No caso, é a Hong Kong da década de 60, a mesma onde Kar-wai cresceu. Como ele, são imigrantes de Xangai os senhorios que alugam, portas lado a lado num velho e decadente prédio, quartos para uma secretária (a bela Su Li-Zhen) e seu marido – o representante de uma empresa que viaja com frequência para o Japão –, e um jornalista (Chow Mo-Wan) e sua mulher – funcionária de um hotel que chega sempre tarde. Educados, corteses, tímidos, Li-Zhen e Chow vão se aproximar depois que descobrem que seus respectivos cônjuges andam tendo um caso. Amantes, aliás, que nem sequer aparecem na tela, quando muito ouvimos, só de vez em quando, suas vozes.
O recurso dá a impressão, a princípio, de ser mais um de uma certa heterodoxia errática do filme, com seus closes demorados em pratos e relógios e cortes rápidos de passadas, escada acima e escada abaixo. Mas a ocultação dos personagens não é gratuita: ao estreitar o universo da narrativa, Kar-wai extrema o desamparo de Chow e Li-Zhen – um desamparo que se expressa na relação desajeitada, quase anódina dos dois, combinada à perfeição com uma cidade que não alardeia – apenas sugere, na medida exata – o medo do comunismo ou a decadência e a pobreza visível antes de seu boom capitalista.
No calor, na chuva constante, nos espaços apertados – corredores, quartos, vielas e escritórios –, o par de Amor à Flor da Pele não tem como viver uma paixão cinematográfica. Oprimidos por natureza, “educados” e reservados, Chow e Li-Zhen só conseguem recorrer a artifícios para sustentar a convivência clandestina – escrever histórias de artes marciais (!), por exemplo – ou para expressar sua dor. Numa cena belíssima do filme, Li-Zhen arranca, em um “ensaio” com Chow, a confissão de traição de seu marido. Em outra, na mesma circunstância, experimenta o que seria se separar de Chow.

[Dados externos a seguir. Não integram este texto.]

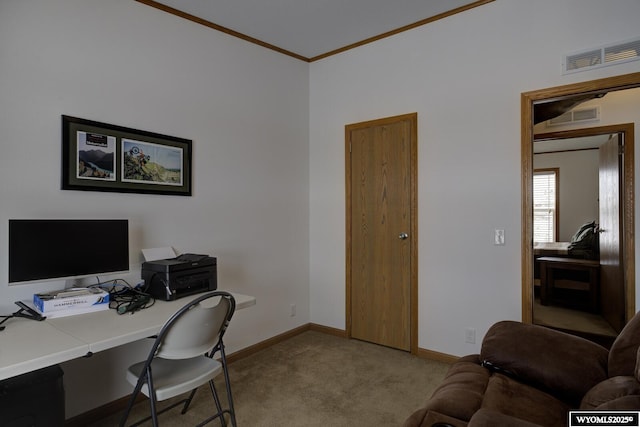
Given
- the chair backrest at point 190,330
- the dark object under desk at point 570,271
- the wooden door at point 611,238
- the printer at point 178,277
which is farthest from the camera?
Result: the dark object under desk at point 570,271

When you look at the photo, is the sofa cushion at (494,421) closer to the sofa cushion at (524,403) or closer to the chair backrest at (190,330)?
the sofa cushion at (524,403)

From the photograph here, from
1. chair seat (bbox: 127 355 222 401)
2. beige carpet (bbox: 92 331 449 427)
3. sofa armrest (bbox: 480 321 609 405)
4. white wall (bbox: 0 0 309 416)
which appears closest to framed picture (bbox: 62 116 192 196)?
white wall (bbox: 0 0 309 416)

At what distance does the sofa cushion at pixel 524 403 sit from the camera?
1399 mm

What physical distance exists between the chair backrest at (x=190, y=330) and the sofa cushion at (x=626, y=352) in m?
1.73

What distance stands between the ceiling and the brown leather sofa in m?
2.51

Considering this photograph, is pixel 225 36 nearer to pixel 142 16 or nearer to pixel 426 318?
pixel 142 16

É uma paixão que resiste a se mostrar, que segue seu curso como possível em uma cidade que vive, de fato, um momento crucial em sua história. Mas Kar-wai tem, tanto numa coisa quanto na outra, a delicadeza de não gritar isso em nosso ouvido. Quem puder, que aceite o estranhamento dos boleros da trilha sonora; se preferir, que entenda o desmantelamento da vizinhança em 1966. E, se nada disso for suficiente, que fique simplesmente com a imagem final do segredo sussurrado nas ruínas de uma civilização que já foi grande.